The camp, for several thousand people near the territory's capital, Laayoune, was the biggest protest against Moroccan rule in the 35-year dispute.

Officials said the fighting later spread to the streets of Laayoune.

The violence comes hours before talks are scheduled to begin in the US on the future of the disputed territory.

A senior Moroccan security official said the two people killed were a police officer and a firefighter.

"They were stabbed to death by individuals in the camp," he told Reuters.

The official said it was the first time protesters in the Western Sahara had used knives against government security officers. About 70 people were also injured.

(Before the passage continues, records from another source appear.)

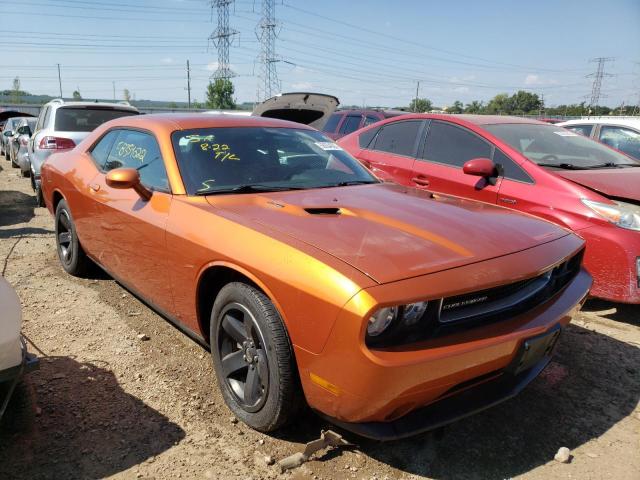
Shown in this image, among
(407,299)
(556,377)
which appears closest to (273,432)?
(407,299)

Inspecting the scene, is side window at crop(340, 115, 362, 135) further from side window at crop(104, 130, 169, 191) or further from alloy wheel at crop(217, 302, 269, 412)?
alloy wheel at crop(217, 302, 269, 412)

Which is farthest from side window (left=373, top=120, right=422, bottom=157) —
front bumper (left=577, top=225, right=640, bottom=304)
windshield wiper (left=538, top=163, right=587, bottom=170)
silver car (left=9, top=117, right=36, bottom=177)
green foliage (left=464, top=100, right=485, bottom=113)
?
green foliage (left=464, top=100, right=485, bottom=113)

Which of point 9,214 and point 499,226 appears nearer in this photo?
point 499,226

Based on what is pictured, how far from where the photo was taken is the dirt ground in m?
2.22

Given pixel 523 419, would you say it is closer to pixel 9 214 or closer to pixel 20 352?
pixel 20 352

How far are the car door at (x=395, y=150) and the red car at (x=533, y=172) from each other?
12mm

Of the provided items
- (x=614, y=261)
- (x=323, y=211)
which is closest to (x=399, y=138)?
(x=614, y=261)

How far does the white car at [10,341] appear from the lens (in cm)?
194

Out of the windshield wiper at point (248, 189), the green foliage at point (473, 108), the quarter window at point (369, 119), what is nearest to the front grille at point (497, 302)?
the windshield wiper at point (248, 189)

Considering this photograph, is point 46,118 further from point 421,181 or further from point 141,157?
point 421,181

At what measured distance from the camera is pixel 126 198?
10.7ft

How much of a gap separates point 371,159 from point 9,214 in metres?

Local officials said the security operation was aimed at a group who had refused orders to leave the camp.

Laayoune government official Mohamed Ghalous said the authorities wanted to "end a situation which had exhausted all means of dialogue".

Deadlocked talks

The violence then spread to Laayoune, said reports, with protesters throwing stones at police and setting fire to tyres.

One official told Reuters that several people had been arrested.

"The demonstration turned violent, forcing security forces to intervene," he said.

The unrest comes as negotiators from the Moroccan government are due to meet members of the Polisario independence movement at UN-mediated talks in the United States.

The former Spanish colony, which was annexed by Morocco in 1975, is the scene of Africa's longest-running territorial dispute.

Morocco annexed the phosphate-rich territory after Spanish settlers left in 1975. Rabat now offers to grant it autonomy, while Polisario seeks independence and is demanding a referendum.

Polisario fought a guerrilla war against Morocco until the UN brokered a ceasefire in 1991.

The talks between both sites have been deadlocked for years, and the last meeting in February 2010 ended without any movement in the dispute.